[[ THE INPUT, beginning ]]
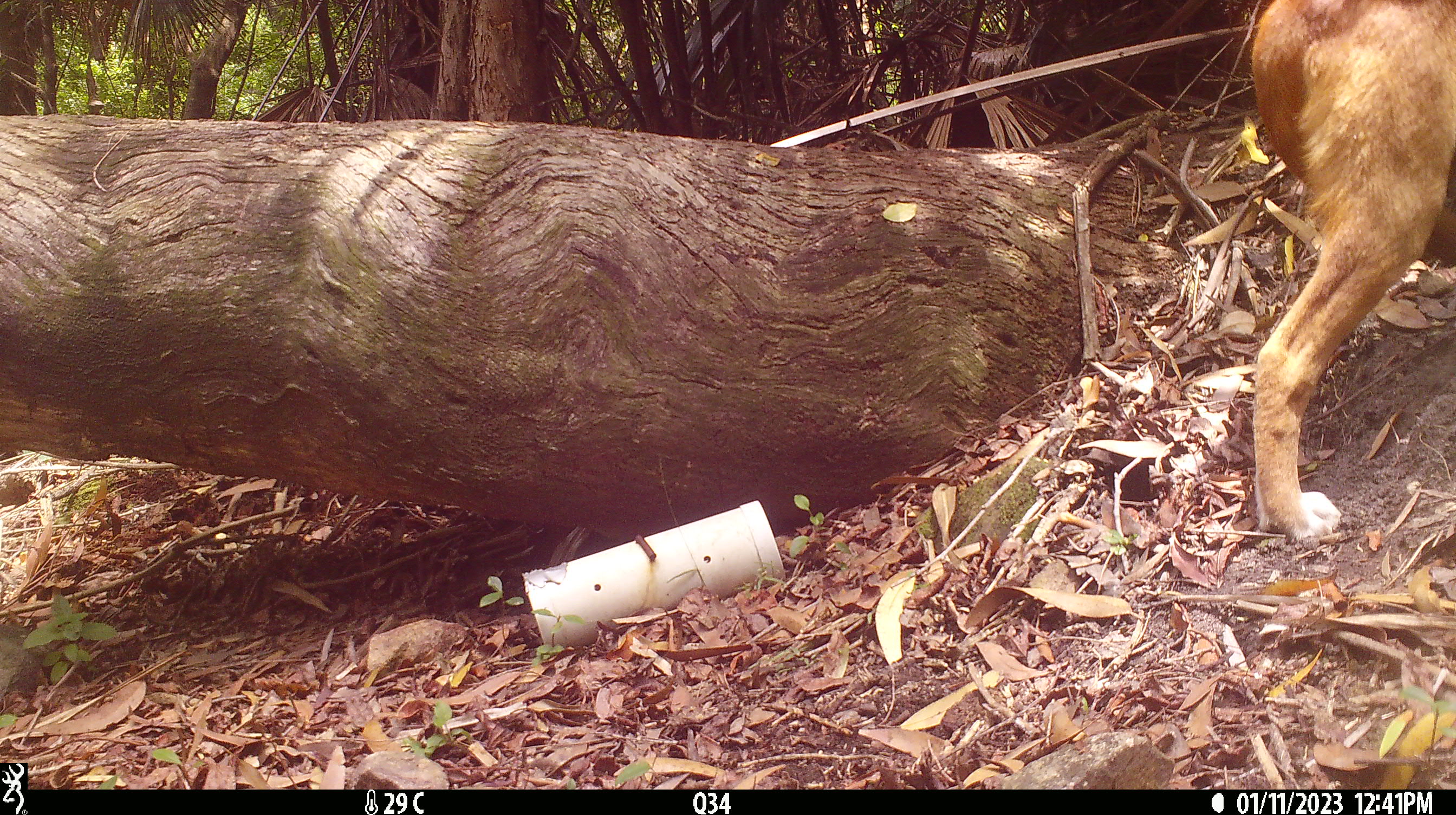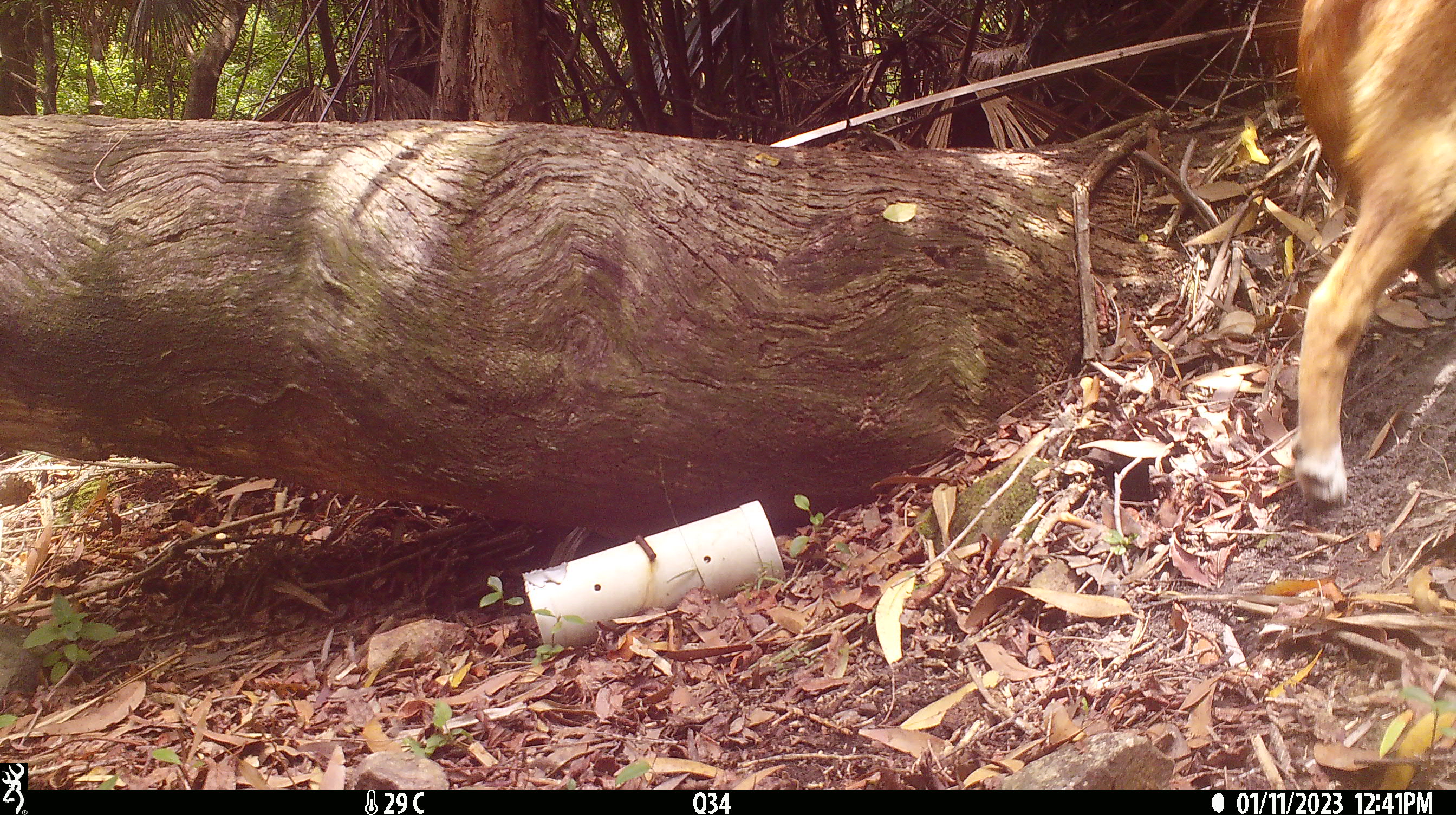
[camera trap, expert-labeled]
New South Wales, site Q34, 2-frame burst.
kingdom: Animalia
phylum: Chordata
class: Mammalia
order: Carnivora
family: Canidae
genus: Canis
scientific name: Canis familiaris dingo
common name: dingo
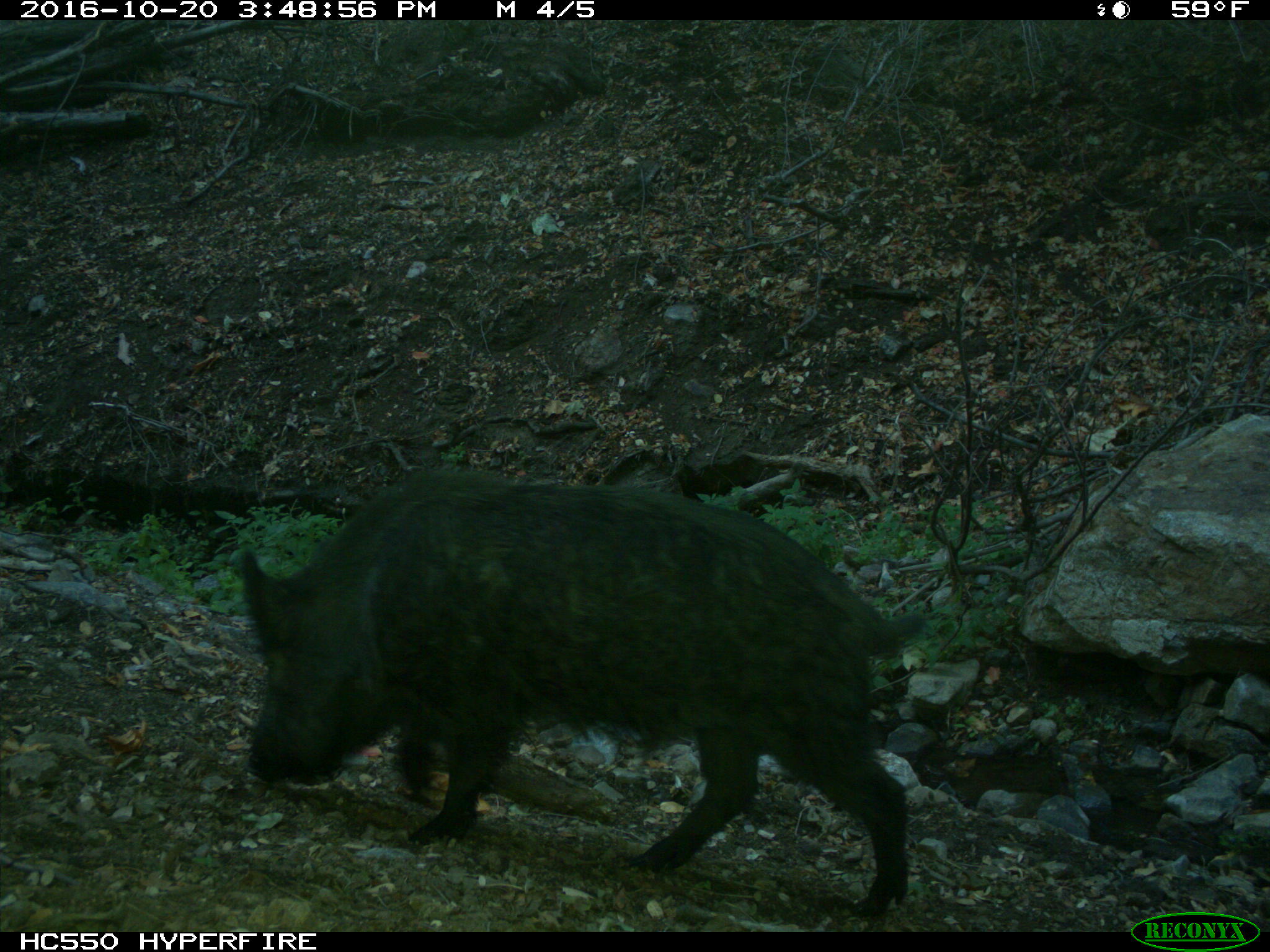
[[ THE INPUT, end ]]
■ TASK DIRECTIONS:
Restate word for word the lines that begin at the one containing "kingdom: Animalia" and end with the final line of the records. Pictures stay out.

■ OUTPUT FOR THIS TASK:
kingdom: Animalia
phylum: Chordata
class: Mammalia
order: Carnivora
family: Canidae
genus: Canis
scientific name: Canis familiaris dingo
common name: dingo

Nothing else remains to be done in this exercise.